Mitochondrial fragmentation limits NK cell–based tumor immunosurveillance
Tumor-infiltrating natural killer (TINK) cells isolated from patients with liver cancer have fragmented mitochondria, less mitochondrial mass, higher ROS concentrations, and less electron transport chain activity. Hypoxia enhances activity of mTOR-Drp signaling, which is key to mitochondrial fragmentation and apoptosis. The aberrant respiration from fragmentation could be abrogated with use of an inhibitor of fragmentation. Restoring mitochondrial morphology correlates with improved NK cell cytolytic activity. Thus, fragmentation and Drp1 expression may be potential targets for strengthening TINK cell activity.
Tyrosine kinase inhibitor imatinib augments tumor immunity by depleting effector regulatory T cells
Antibody depletion of regulatory T cells (Tregs) increases antitumor activity in tumor models and human cancers. Imatinib, a small-molecule inhibitor of BCR-ABL kinase, can also inhibit LCK. Tanaka et al. find that imatinib not only directly kills leukemic cells but can deplete effector Tregs, which already have low LCK activity compared to effector/memory CD8 T cells, making them selectively susceptible to signal-deprived apoptosis. This resulted in increased antitumor responses, suggesting that development of similar small-molecule “depletors” may be an approach to augment anticancer immunity.
Small-molecule MYC inhibitors suppress tumor growth and enhance immunotherapy
MYC is key to tumor progression, and development of a nontoxic small-molecule inhibitor is needed. Systematic, iterative chemical optimization and in vivo screening identify a well-tolerated drug. This MYC inhibitor uncouples MYC from its partner MAX, allowing phosphorylation, degradation, and immunogenic cell death of the tumor. Increases in T- and NK-cell infiltration, and PD-L1 expression, follow. Potentially, a short course may sensitize refractory tumors to anti–PD-1, increasing the fraction of patients who respond to immunotherapies.

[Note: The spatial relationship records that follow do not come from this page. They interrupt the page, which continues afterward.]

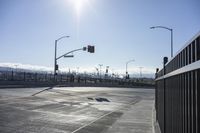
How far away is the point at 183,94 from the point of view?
3.54m

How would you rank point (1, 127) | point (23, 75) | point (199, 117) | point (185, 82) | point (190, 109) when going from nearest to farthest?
point (199, 117), point (190, 109), point (185, 82), point (1, 127), point (23, 75)

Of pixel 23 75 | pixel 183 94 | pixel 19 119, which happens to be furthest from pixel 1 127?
pixel 23 75

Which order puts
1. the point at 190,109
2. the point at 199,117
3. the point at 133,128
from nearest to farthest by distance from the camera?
1. the point at 199,117
2. the point at 190,109
3. the point at 133,128

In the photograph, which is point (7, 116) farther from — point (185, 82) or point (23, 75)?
point (23, 75)

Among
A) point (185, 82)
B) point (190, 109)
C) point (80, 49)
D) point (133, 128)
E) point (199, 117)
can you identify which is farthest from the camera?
point (80, 49)

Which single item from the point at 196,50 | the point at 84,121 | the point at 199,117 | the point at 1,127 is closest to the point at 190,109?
the point at 199,117

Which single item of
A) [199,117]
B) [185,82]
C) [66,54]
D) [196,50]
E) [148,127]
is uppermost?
[66,54]

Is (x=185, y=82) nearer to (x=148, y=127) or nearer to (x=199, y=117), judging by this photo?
(x=199, y=117)

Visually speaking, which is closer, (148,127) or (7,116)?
(148,127)

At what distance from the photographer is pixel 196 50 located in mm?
2857

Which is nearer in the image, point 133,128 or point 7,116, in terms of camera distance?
point 133,128

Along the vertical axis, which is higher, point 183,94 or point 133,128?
point 183,94

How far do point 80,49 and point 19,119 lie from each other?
134ft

Single-cell RNA sequencing reveals stromal evolution into LRRC15+ myofibroblasts as a determinant of patient response to cancer immunotherapy
The effect of the microenvironment in pancreatic ductal adenocarcinoma (PDAC) tumors on cancer-associated fibroblasts (CAFs) is poorly understood. Single-cell RNA sequencing of PDAC tumors reveals various populations of PDPN+ CAFs that coevolve as tumors progress, driven by TGFβ or IL1. Late-stage mouse and human PDAC tumors have high fractions of LRRC15+ PDPN+ CAFs, which enhance tumor cell growth. LRRC15+ CAF signatures are also present in other human cancers, with high expression associating with poor responses to immune checkpoint blockade, suggesting that targeting this population could be beneficial.
VISTA is an acidic pH-selective ligand for PSGL-1
V-domain immunoglobulin suppressor of T-cell activation (VISTA) is an immune checkpoint molecule that limits T-cell function and antitumor immunity, yet how VISTA engages its ligand remains unknown. VISTA preferentially engages PSGL-1 on T cells in an acidic environment, such as the tumor microenvironment (TME) via PSGL-1 sulfated tyrosines interacting with protonated histidine residues on VISTA. An antibody selective for the residues that become available only in acidic environments preferentially binds to VISTA in the TME, inducing tumor rejection when combined with PD-1 blockade.
Evolutionary divergence of HLA class I genotype impacts efficacy of cancer immunotherapy
HLA-I genotypes with divergent alleles present more diverse immunopeptidomes, but does this affect antitumor immunotherapies? In metastatic melanoma and non–small cell lung carcinoma patients treated with immune checkpoint blockade, high mean HLA-I evolutionary divergence (HED) correlates with better overall survival and clinical responses. High HED correlates with an increased number of neopeptides, viral peptides, and self-peptides presented by HLA-I and with increased TCR clonality. Combining HED with tumor mutational burden gives stronger survival associations than either alone.